Although the reasons of the better survival in PE patients, who did not develop heamodynamically instability, could not fully elucidated, it has to be assumed that in haemodynamically stable PE patients with syncope systemic thrombolytic treatment might be considered earlier and more commonly. This may be one further explanation of our study results regarding a better survival in haemodynamic stable PE patients with syncope in comparison to those patients without syncope.

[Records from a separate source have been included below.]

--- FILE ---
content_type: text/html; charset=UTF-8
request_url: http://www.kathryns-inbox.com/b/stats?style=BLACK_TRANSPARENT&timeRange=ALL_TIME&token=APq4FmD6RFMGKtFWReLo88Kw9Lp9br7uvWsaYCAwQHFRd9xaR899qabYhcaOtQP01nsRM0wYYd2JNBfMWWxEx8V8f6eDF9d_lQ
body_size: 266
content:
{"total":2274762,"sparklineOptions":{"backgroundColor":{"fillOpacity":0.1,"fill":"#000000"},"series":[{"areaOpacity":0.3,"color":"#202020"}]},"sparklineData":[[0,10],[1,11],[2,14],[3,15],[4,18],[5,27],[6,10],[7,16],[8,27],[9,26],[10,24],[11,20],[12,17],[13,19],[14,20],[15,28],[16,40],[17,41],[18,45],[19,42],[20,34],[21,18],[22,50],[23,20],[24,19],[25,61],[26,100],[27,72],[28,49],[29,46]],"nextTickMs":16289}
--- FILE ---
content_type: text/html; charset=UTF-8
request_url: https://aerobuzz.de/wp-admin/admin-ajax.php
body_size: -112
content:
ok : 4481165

Although systemic thrombolysis is not the treatment of choice for most cases of haemodynamically stable acute PE patients according to the ESC 2014 guideline[27], in patients with haemodynamic compromise, including syncope, thrombolytic therapy could and should be considered as treatment strategy[27]. In accordance with these recommendations[27], haemodynamically stable PE patients with syncope in Germany were more often treated with systemic thrombolysis in comparison to haemodynamically stable PE patients without. Remarkably, PE patients with syncope, who were treated with systemic thrombolysis showed a survival benefit with mortality reduction (4/210 [1.9%] vs. 431/6582 [6.6%], P = 0.004). The lower in-hospital mortality risk was confirmed in the univariate regression analysis and was also shown independently of age, RVD and tachycardia. In the multivariate regression analysis adjusted for sex and age as well as adjusted for age, sex and additional adjustment for comorbidities this association demonstrated still a trend towards significance. Our results are partly in acocordance with the results of Stein et al.[34], who reported that thrombolytic therapy in unstable PE patients saves lives, but is underused[34]. It is well established that thrombolytic treatment in acute PE restores pulmonary perfusion more rapidly than anticoagulation alone and is connected with a prompt reduction in pulmonary artery pressure and resistance, resulting in a concomitant improvement of right ventricular function[27]. Our results support the beneficial effect of systemic thrombolysis in haemodynamic compromised patients without shock or cardio-pulmonary resusciatation and may indicate for an early treatment with systemic thrombolysis in the beginning of haemodynamic compromise not waiting for complete formation of shock (signs) in selected PE patients. However, it should not be forgotten, that a thrombolytic treatment carries a relevant risk of major bleeding, including intracranial haemorrhage[27,31]. While in our evaluation the rate of intracerebral bleeding events were only slightly elevated in the PE + Syncope patients treated with systemic thrombolysis in comparison to those without, subarachnoid and gastro-inetestinal beleeding were not significantly elevated.

Limitations

There are some limitations regarding our study that require consideration. Firstly, the study results are based on ICD and OPS discharge codes of hospitalized patients, which might lead to incomplete data due to under-reporting/under-coding. Secondly, the exact time point of haemodynamic instability (i.e. whether it was present on admission or become apparent as a complication during the in-hospital stay) could not be identified. Thirdly, important clinical data such as information about computed tomography with degree of the severity of the PE, cardiac troponin plasma concentrations, echocardiographic results about singular parameters of RVD or concomitant medications were not available. Therefore, we focused on the hard endpoint of in-hospital death.

Conclusions

We found a mortality of 6.4% in haemodynamicall stable PE patients with syncope. RVD and heart-rhythm-disturbances seem to play an important role in syncope development. In fact, RVD, cancer as well as AF increased the case-fatality rate of PE + Syncope patients. Haemodynamically stable PE + Syncope patients were more often treated with systemic thrombolysis and administration of systemic thrombolysis in PE + Syncope patients was accompanied by a trend to an improved survial.